# Sea Bass Ceviche



## OldBay (May 15, 2003)

We all did well on the MorningStar Saturday. I put 17 keeper sea bass in the cooler. The question is : What the heck do you do with 34 Sea Bass filets? I made ceviche with 8 of the filets yesterday afternoon for lunch. The flavor and texture of sea bass is perfect for cevice. The great thing about ceviche is that you can make it in so many different ways. Here is what I did Sunday:

I removed the small line of pin bones from the sea bass filets and diced the fish into ¼” dice and put them in a bowl.

To the fish add fine dice of the following:
Green Pepper
White Onion
Jalapeno
Tomato
Cilantro
And mix them all together.









Add sea salt, pepper, adobo, and the juice of 3-5 limes depending on the amount of juice in each and mix again.

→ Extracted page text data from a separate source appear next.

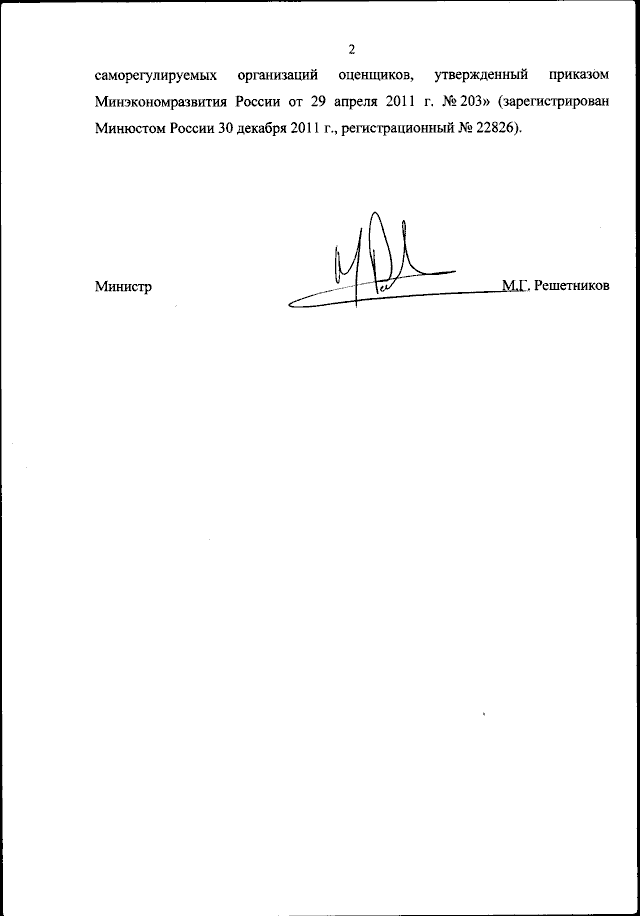 2

саморегулируемых организаций оценщиков, утвержденный приказом Минэкономразвития России от 29 апреля 2011 г. № 203» (зарегистрирован Минюстом России 30 декабря 2011 г., регистрационный № 22826).

Министр

М.Г. Решетников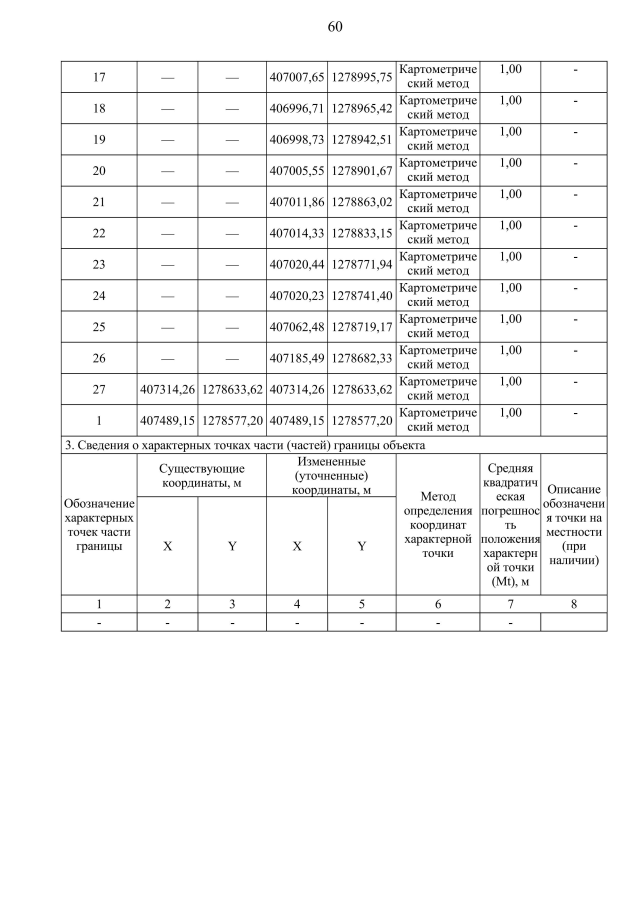 60

| 17 | — | — | 407007,65 | 1278995,75 | Картометрический метод | 1,00 | - |
|---|---|---|---|---|---|---|---|
| 18 | — | — | 406996,71 | 1278965,42 | Картометрический метод | 1,00 | - |
| 19 | — | — | 406998,73 | 1278942,51 | Картометрический метод | 1,00 | - |
| 20 | — | — | 407005,55 | 1278901,67 | Картометрический метод | 1,00 | - |
| 21 | — | — | 407011,86 | 1278863,02 | Картометрический метод | 1,00 | - |
| 22 | — | — | 407014,33 | 1278833,15 | Картометрический метод | 1,00 | - |
| 23 | — | — | 407020,44 | 1278771,94 | Картометрический метод | 1,00 | - |
| 24 | — | — | 407020,23 | 1278741,40 | Картометрический метод | 1,00 | - |
| 25 | — | — | 407062,48 | 1278719,17 | Картометрический метод | 1,00 | - |
| 26 | — | — | 407185,49 | 1278682,33 | Картометрический метод | 1,00 | - |
| 27 | 407314,26 | 1278633,62 | 407314,26 | 1278633,62 | Картометрический метод | 1,00 | - |
| 1 | 407489,15 | 1278577,20 | 407489,15 | 1278577,20 | Картометрический метод | 1,00 | - |

3. Сведения о характерных точках части (частей) границы объекта

| Обозначение характерных точек части границы | Существующие координаты, м X | Существующие координаты, м Y | Измененные (уточненные) координаты, м X | Измененные (уточненные) координаты, м Y | Метод определения координат характерной точки | Средняя квадратическая погрешность положения характерной точки (Mt), м | Описание обозначения точки на местности (при наличии) |
|---|---|---|---|---|---|---|---|
| 1 | 2 | 3 | 4 | 5 | 6 | 7 | 8 |
| - | - | - | - | - | - | - | |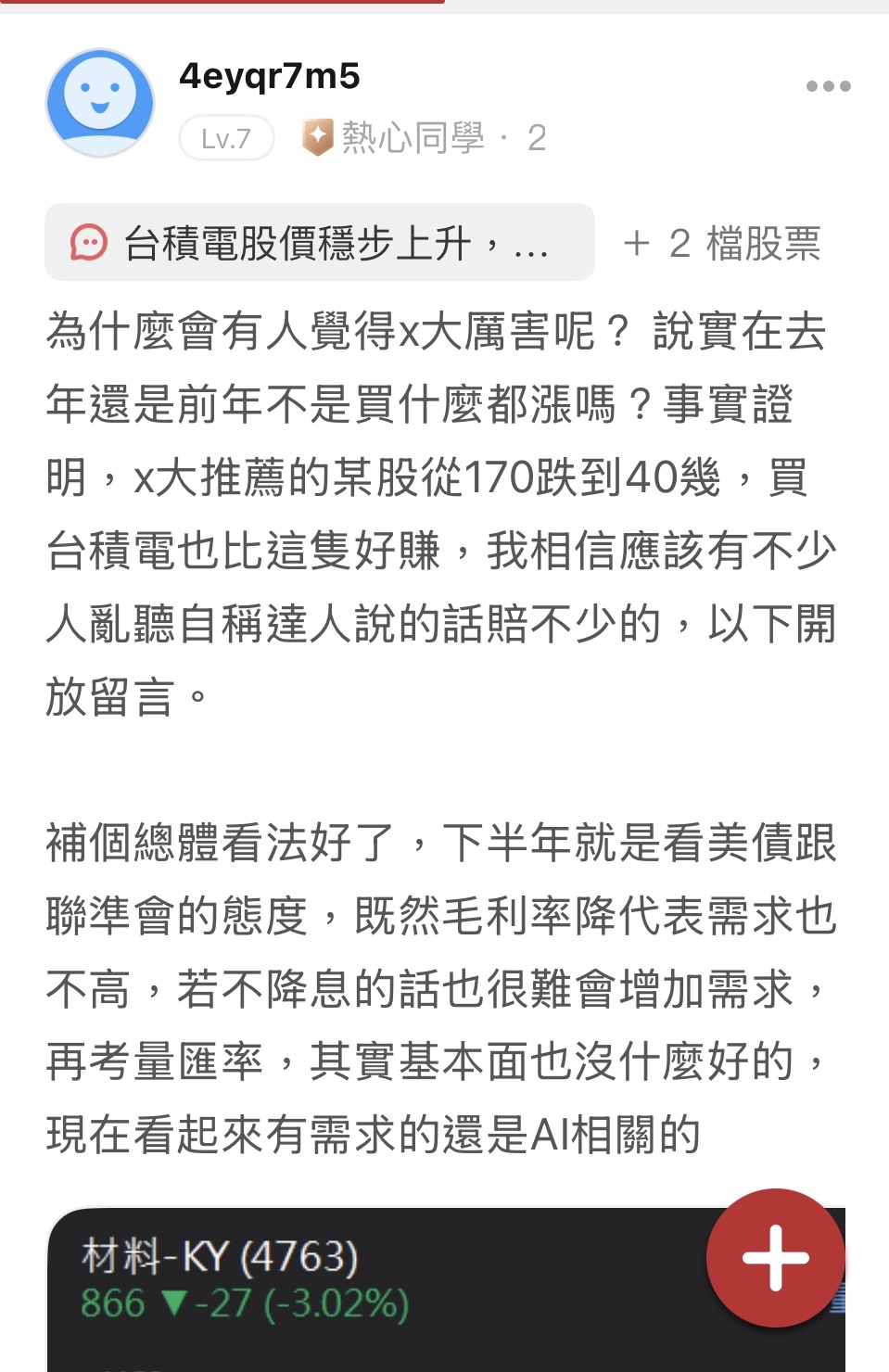 4eyqr7m5

Lv.7 熱心同學 · 2

台積電股價穩步上升，...
+ 2 檔股票

為什麼會有人覺得x大厲害呢？ 說實在去年還是前年不是買什麼都漲嗎？事實證明，x大推薦的某股從170跌到40幾，買台積電也比這隻好賺，我相信應該有不少人亂聽自稱達人說的話賠不少的，以下開放留言。

補個總體看法好了，下半年就是看美債跟聯準會的態度，既然毛利率降代表需求也不高，若不降息的話也很難會增加需求，再考量匯率，其實基本面也沒什麼好的，現在看起來有需求的還是AI相關的

材料-KY (4763)
866 ▼-27 (-3.02%)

Dice an avocado and add that to the bowl and mix. I do this last so the avocado doesn’t get smooshed.

Once everything is seasoned and coated with lime juice I just refrigerate for 2 hours stirring well after 1 hour.

Serve with a big lump of Wasabi and some tortilla chips. It was delicious!


----------



## akhan (Mar 17, 2011)

Well done sir - Can never go wrong with a good ceviche!


----------



## RuddeDogg (Mar 20, 2004)

akhan said:


> Well done sir - Can never go wrong with a good ceviche!


Indeed. That looks great!!!!


----------